Page extract
========

Now for the interesting bit, and where the paradox arises!

6.  As we noted above, the time dilation effect is reciprocal, so that as far as Sue is concerned, John is in a frame of reference that is moving away from her, and so to Sue, John appears to age more slowly, and on her return it might be expected that John is only 50 years old and she is 70 years old, i.e. the exact opposite of what John expects!!

This is the twin paradox, possibly the most discussed paradox of them all.  The resolution is actually quite simple.  We noted above that the time dilation formula that gives the magnitude of the time dilation effect is only valid for inertial frames of reference.  Now, only one of our twins, John, is present in an inertial frame of reference at all times.  So, only John is entitled to apply the time dilation formula for the whole journey, and thus deduce that Sue ages 30 years while her ages 50 years.

========

Stated exercise 1
Extract the records word for word, from the line containing "Time of clock at [105,104,137,132]: 6:15" through the end of the records, including both of those lines. Leave the pictures out of your answer.
Stated exercise 2
Continue the explanation of the twin paradox, picking up right after its last sentence.
The text has nothing to do with the records.

Raw records
========

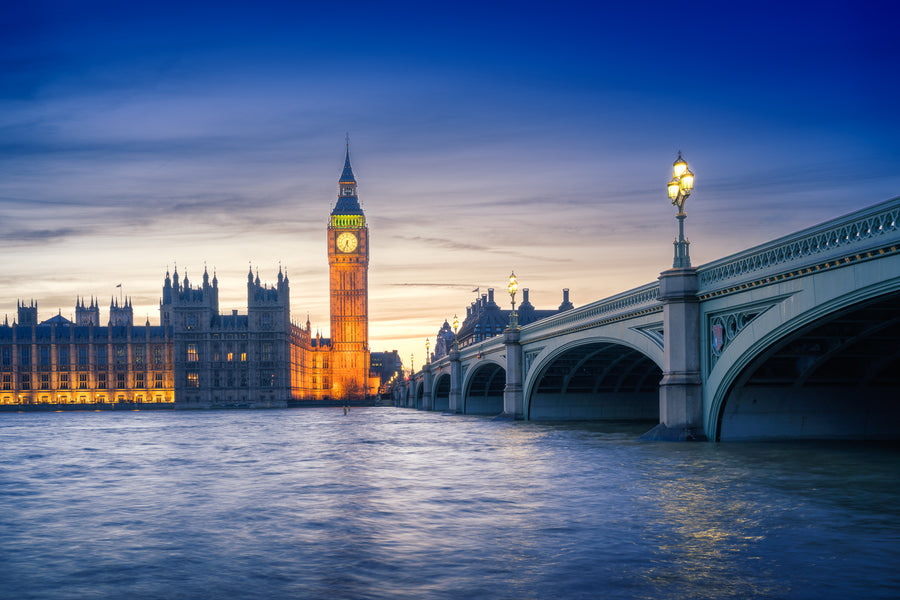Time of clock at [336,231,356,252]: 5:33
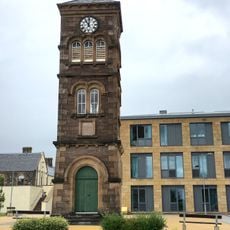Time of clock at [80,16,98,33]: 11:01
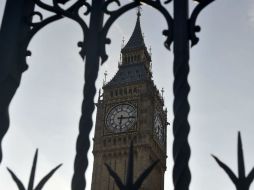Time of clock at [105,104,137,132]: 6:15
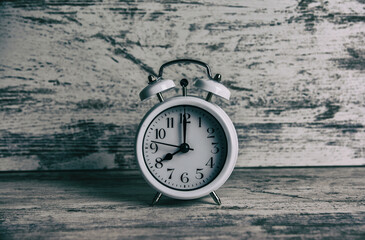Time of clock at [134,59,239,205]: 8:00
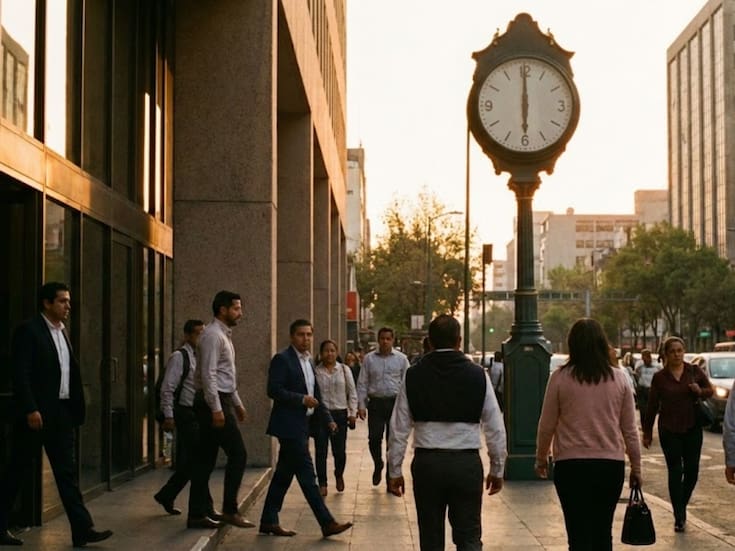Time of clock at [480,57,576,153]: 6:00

========

Response 1
Time of clock at [105,104,137,132]: 6:15
Time of clock at [134,59,239,205]: 8:00
Time of clock at [480,57,576,153]: 6:00

Response 2
Sue is only in an inertial frame for the outward part of her journey.  This is because in order to come back, she has to slow down, turn around and then get back up to speed again.  This involves changing from one inertial frame to another.

The correct conclusion from the space trip, therefore, is the one observed by John, namely that John is aged 70, and Sue is aged 50, on her return.

The moral of this story is that there is in fact no paradox about the twin paradox, only a faulty application of the principles of relativity and the associated formulae.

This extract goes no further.